Abel Gómez is a researcher in the Internet Interdisciplinary Institute‘s (IN3) Systems, Software and Models (SOM) Research Lab, and a member of the UOC’s Faculty of Computer Science, Multimedia and Telecommunications. In this interview, he talks about the group’s main lines of research and, above all, about model-driven engineering—a discipline that has been on the rise in recent years. He also discusses the group’s involvement in two European projects focused on cyber-physical systems, which are increasingly present in our everyday lives thanks to the Internet of Things and Industry 4.0.
The group’s main interest is model-driven engineering. Could you give a brief definition of what it is?
Computer Science and Information Technology are generally about automating processes that used to be done manually and repetitively. Model-driven engineering (MDE) consists of developing models or, in other words, an abstract description or specification of a program to automatically generate part of the software, which is usually the most tedious part of producing software.
Why do you think it’s important?
Model-driven engineering has become a facility within software development. The low-code and no-code solutions that are so fashionable today are still essentially MDE solutions aimed at non-experts. You could say that model-driven engineering makes it possible to democratize software development and vastly enhance productivity: many components in software development are very tedious to create, and such creation can be automated, which saves money and time. Furthermore, when the software has been generated automatically and you detect a problem, you can modify the automatic generation process so that the bug will never appear again.
What other lines of research are you working on?
We’re also involved in software analysis, which consists of using different tools to examine software and learn more about it: whether or not it is high quality, what will be its performance, etc. Another research line is based on formal methods, which aim to apply foundations that are mathematical, and therefore verifiable, to confirm whether software behaves according to specifications.
How is artificial intelligence (AI) involved in your research?
We’re not working on developing new AI methods, but instead on taking advantage of existing algorithms and techniques to improve the software development process. In that respect, we’re working on LOCOSS, a project in which we’re trying to make it easier for developers who are not experts in AI to include AI techniques and components that enable them to create intelligent software. To do this, we need to categorize all the possible intelligent applications and have a repository of AI components.
You recently began a project called AIDOaRt with 32 partners from all over Europe. What does this involve?
AIDOaRt is the evolution of a project called MegaM@Rt2, which aimed to provide a framework for the continuous development and deployment of complex systems using scalable model-driven engineering techniques. The goal of the entire AIDOaRt consortium, which includes partners from academia but, above all, from industry, is to use artificial intelligence tools to improve this process of continuous development and deployment of cyber-physical systems.
What is this process of continuous development and deployment, and why is it important?
There are many phases in a software development process: design, programming, software validation, cloud deployment, etc. The objective of a continuous development and deployment process is to have tools that cover all these phases—from the design of the software to its deployment—that have an overview of the entire process. Considering the process as a whole allows us to monitor it and transfer the information obtained from the software while it is running to the design and development stages. In other words, after you’ve created the software, you’ve deployed it, and started running it, you need tools that enable you to check whether something is not working well and to modify it at the starting point, thereby improving the process iteratively.
What is the role of Artificial Intelligence in this process?
When you have a very large piece of software that is deployed and running, this performance validation and analysis process is highly complex, and it’s difficult to determine the factors that are leading the software to fail.
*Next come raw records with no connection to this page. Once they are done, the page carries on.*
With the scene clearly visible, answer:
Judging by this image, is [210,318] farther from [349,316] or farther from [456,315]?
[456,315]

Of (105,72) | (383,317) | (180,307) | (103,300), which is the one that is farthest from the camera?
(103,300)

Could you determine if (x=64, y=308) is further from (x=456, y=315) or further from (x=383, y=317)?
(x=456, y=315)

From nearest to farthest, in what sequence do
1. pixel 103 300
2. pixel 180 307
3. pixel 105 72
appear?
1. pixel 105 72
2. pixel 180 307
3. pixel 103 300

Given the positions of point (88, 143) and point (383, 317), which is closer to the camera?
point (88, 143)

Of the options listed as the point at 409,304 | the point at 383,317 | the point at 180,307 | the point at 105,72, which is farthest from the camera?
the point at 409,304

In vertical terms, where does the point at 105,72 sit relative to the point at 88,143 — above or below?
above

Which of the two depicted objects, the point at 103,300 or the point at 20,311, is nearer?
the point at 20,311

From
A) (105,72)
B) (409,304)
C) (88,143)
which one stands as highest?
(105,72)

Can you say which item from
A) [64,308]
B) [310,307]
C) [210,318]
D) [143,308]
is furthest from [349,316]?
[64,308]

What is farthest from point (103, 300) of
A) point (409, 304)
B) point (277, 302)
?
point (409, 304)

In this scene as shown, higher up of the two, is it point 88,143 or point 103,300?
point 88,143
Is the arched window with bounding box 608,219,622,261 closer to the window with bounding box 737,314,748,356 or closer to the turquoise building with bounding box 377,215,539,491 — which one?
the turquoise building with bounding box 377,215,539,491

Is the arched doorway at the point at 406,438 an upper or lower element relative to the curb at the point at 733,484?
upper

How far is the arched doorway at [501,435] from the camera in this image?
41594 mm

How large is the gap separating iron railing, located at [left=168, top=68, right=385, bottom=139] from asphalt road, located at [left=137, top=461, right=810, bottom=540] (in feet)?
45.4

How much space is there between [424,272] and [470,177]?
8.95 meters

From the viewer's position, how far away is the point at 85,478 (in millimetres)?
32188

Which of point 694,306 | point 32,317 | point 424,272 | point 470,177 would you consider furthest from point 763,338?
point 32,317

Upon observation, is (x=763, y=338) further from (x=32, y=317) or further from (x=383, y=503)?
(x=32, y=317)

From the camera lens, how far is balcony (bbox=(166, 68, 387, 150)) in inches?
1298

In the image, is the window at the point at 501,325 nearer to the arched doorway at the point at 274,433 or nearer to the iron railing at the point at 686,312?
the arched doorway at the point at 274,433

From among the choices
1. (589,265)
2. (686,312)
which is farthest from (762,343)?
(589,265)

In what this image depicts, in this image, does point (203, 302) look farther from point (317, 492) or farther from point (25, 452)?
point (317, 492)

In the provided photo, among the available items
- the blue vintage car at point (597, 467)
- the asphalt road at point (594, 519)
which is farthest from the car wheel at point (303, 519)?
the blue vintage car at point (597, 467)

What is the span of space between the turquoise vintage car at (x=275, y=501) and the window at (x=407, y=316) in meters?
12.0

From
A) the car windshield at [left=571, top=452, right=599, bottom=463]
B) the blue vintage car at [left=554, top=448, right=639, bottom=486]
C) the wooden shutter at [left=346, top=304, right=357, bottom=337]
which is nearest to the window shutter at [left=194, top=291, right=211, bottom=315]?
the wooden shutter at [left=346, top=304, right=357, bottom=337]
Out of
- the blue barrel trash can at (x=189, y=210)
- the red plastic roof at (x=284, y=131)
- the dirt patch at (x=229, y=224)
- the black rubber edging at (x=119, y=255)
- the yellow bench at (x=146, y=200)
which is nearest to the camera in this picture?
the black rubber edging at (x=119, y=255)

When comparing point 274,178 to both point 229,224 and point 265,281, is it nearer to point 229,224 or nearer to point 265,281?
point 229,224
With AI you can create a model that tells you that, when a series of conditions arise during the monitoring, it’s because you have a problem at a specific point. These techniques allow you to identify these error conditions more easily based on the monitoring information. Artificial intelligence can also be applied in the modelling or coding phase, using an AI component that helps the developer by automatically generating parts of the software. Another option is to develop an algorithm that predicts when you’re running out of resources, such as memory or computing power, so that the developer can take action.
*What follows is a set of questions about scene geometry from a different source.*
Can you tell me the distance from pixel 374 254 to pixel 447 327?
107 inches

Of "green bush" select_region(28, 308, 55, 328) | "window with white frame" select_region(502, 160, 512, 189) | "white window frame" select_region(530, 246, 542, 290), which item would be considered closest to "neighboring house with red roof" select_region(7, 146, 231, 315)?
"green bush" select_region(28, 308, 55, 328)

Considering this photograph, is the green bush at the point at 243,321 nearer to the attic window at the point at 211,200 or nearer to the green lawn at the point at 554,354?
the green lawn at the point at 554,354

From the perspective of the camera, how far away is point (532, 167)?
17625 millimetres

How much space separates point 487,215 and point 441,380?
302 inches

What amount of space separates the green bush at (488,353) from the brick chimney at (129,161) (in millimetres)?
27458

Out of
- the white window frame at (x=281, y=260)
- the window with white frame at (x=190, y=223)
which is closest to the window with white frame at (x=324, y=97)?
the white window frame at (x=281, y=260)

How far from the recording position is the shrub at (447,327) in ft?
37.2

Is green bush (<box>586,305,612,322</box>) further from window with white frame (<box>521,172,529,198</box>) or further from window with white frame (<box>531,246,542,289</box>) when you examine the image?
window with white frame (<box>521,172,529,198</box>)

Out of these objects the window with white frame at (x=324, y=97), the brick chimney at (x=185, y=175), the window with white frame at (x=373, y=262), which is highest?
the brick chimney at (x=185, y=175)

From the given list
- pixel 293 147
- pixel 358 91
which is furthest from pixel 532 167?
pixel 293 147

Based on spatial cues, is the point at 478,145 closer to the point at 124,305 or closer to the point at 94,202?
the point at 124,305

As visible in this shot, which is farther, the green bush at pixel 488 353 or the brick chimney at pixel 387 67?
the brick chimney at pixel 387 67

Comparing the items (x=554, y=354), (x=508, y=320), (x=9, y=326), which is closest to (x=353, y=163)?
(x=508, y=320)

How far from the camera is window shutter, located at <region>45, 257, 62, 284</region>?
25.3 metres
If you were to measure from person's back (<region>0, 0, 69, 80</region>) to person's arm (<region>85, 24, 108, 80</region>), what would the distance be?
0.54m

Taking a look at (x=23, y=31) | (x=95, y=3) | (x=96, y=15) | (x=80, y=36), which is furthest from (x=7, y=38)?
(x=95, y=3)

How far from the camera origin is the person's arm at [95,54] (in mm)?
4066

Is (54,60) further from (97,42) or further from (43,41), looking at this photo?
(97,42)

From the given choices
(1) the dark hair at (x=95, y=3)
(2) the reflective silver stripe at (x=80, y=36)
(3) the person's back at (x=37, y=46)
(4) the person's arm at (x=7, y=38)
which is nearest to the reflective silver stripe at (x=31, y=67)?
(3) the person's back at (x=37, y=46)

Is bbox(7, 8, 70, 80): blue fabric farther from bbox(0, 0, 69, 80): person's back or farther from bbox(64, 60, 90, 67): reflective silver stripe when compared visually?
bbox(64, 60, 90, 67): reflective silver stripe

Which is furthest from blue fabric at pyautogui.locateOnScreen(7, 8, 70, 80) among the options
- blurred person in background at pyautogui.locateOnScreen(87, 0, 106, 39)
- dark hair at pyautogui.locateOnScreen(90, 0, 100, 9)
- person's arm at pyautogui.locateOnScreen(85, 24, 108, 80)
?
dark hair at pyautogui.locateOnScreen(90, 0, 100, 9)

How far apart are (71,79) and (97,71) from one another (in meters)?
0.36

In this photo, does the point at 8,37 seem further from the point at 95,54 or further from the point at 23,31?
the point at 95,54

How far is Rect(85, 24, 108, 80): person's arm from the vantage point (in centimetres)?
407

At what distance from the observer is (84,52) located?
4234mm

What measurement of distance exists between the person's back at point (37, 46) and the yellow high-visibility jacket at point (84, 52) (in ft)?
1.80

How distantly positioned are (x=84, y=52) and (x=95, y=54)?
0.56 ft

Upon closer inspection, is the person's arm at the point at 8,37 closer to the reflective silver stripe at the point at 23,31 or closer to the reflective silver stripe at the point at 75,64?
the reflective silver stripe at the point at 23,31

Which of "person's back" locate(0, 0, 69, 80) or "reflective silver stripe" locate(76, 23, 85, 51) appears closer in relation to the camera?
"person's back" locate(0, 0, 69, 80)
What do AIDOaRt’s cyber-physical systems consist of?
They’re systems in which the software part and the physical part are inherently intertwined with each other so that they run properly, like an industrial robot, an automated robotic arm, an autonomous pallet transporter, etc. These systems are very important in what is known as industry 4.0, but practically almost all the systems that are related to the Internet of Things are cyber-physical systems as well: all the systems that you might find in a smart city, including sensors to measure air quality, traffic, or meteorological sensors, have a very important software part and could benefit from the results of the AIDOaRt project.
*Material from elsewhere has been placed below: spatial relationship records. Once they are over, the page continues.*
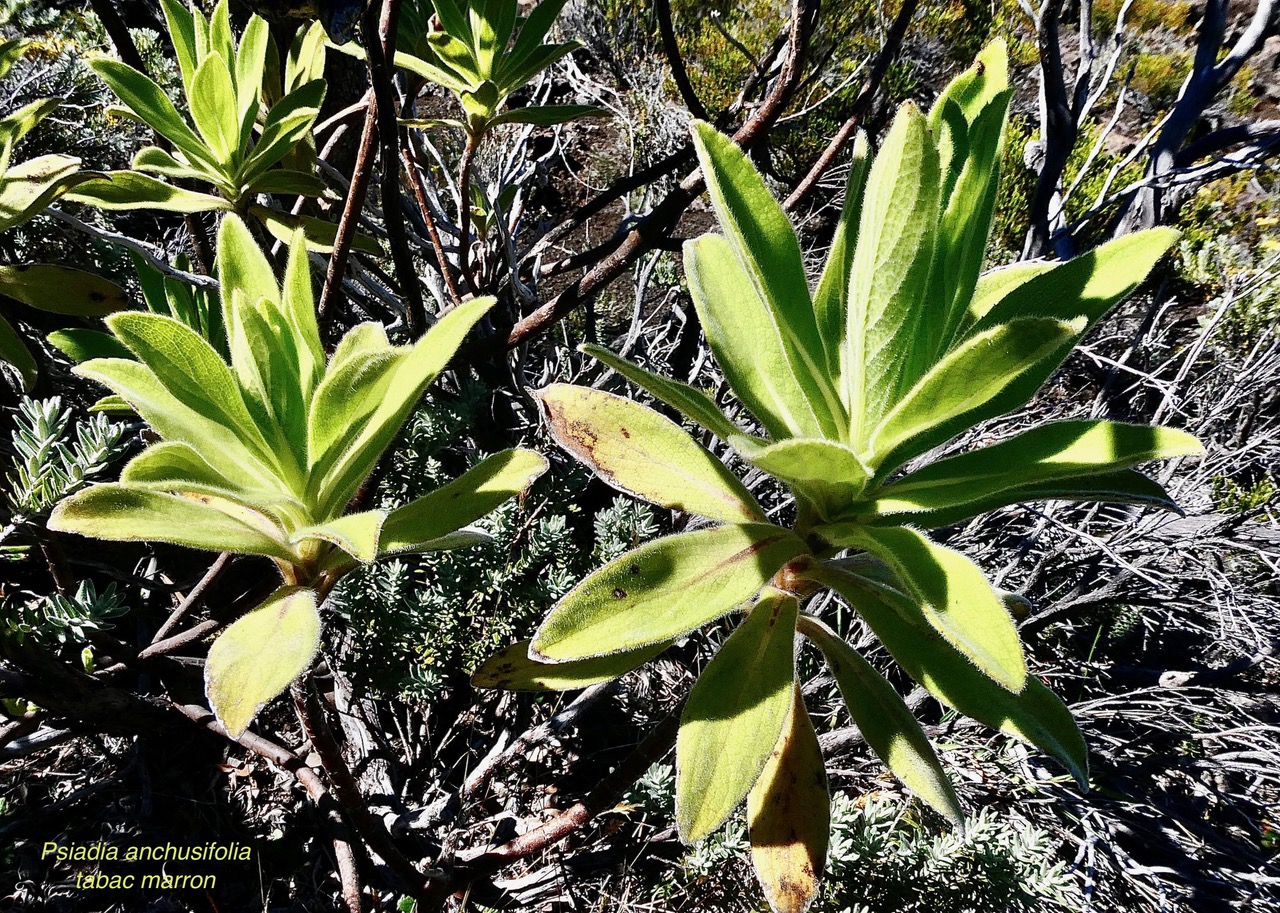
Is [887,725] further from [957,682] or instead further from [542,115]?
[542,115]

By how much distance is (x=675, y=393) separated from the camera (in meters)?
0.90

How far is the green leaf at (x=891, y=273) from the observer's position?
2.65 feet

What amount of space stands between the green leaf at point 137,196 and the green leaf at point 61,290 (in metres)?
0.15

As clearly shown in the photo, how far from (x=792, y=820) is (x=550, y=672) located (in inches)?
14.5

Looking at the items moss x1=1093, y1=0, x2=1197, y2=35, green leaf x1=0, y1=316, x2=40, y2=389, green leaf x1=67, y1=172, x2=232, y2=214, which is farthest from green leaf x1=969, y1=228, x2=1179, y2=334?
moss x1=1093, y1=0, x2=1197, y2=35

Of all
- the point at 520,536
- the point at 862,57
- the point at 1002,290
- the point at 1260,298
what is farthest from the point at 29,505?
the point at 862,57

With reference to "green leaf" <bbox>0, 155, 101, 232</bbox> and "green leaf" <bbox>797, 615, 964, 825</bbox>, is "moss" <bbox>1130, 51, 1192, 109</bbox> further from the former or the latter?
"green leaf" <bbox>0, 155, 101, 232</bbox>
What is the challenge involved in working with these systems?
Developing the software for one sensor can be simple, but doing it for a system with thousands of sensors sending data in a city is a very complex undertaking. Deployment is also difficult: you can have sensors that send data every few seconds, the software has to respond in a limited time, the networks have to work properly, the entire system has to be updated at the same time, etc. Furthermore, this is not a problem that will arise five years from now. It’s already here, and we don’t have any standardized guide as to how we should implement all these processes.
Another European project that is also related to cyber-physical systems is TRANSACT. What does it consist of?
TRANSACT is also a project with a European consortium of 32 members which is part of the same ECSEL call as AIDOaRt, but in this case, it is led by industry. The objective is to be able to redesign the architectures of cyber-physical systems that usually work at a local level, such as a CT machine in a hospital, or a wastewater treatment plant, so that they can take better advantage of cloud and edge computing.
One of the key aspects is that it deals with “critical” systems.
Yes, the project focuses on systems that are critical to people’s security because of the privacy of the data they handle, or because of the impact that a failure in the system can have on the environment, to name just a couple of examples. These systems have various problems. On the one hand, migration to the cloud has its risks in terms of data privacy. This is where the edge would come in, as it would act as an intermediate layer. The edge could be considered a “mini cloud” that would be in the institution’s data centre, which would allow for lower latency due to being closer, as well as providing more control over data security. However, critical systems like those in hospitals and wastewater treatment plants have often not been designed to work with the cloud or the edge. For this reason, at TRANSACT we aim to be able to apply the potential of these computing resources to already existing systems, and to provide a series of guides and tools that enable these critical systems to be adapted and modernized.
What most appeals to you about MDE research?
Although I started out in software engineering research almost by chance, what has always attracted me to model-driven engineering is the fact that it can be applied to any branch of computer science. In fact, I’ve worked with MDE in many areas: formal methods, bioinformatics, software product lines, document product lines, automated document generation, performance analysis to predict how systems work, cyber-physical systems, etc. Ultimately, it’s all about creating models that make life easier for programmers.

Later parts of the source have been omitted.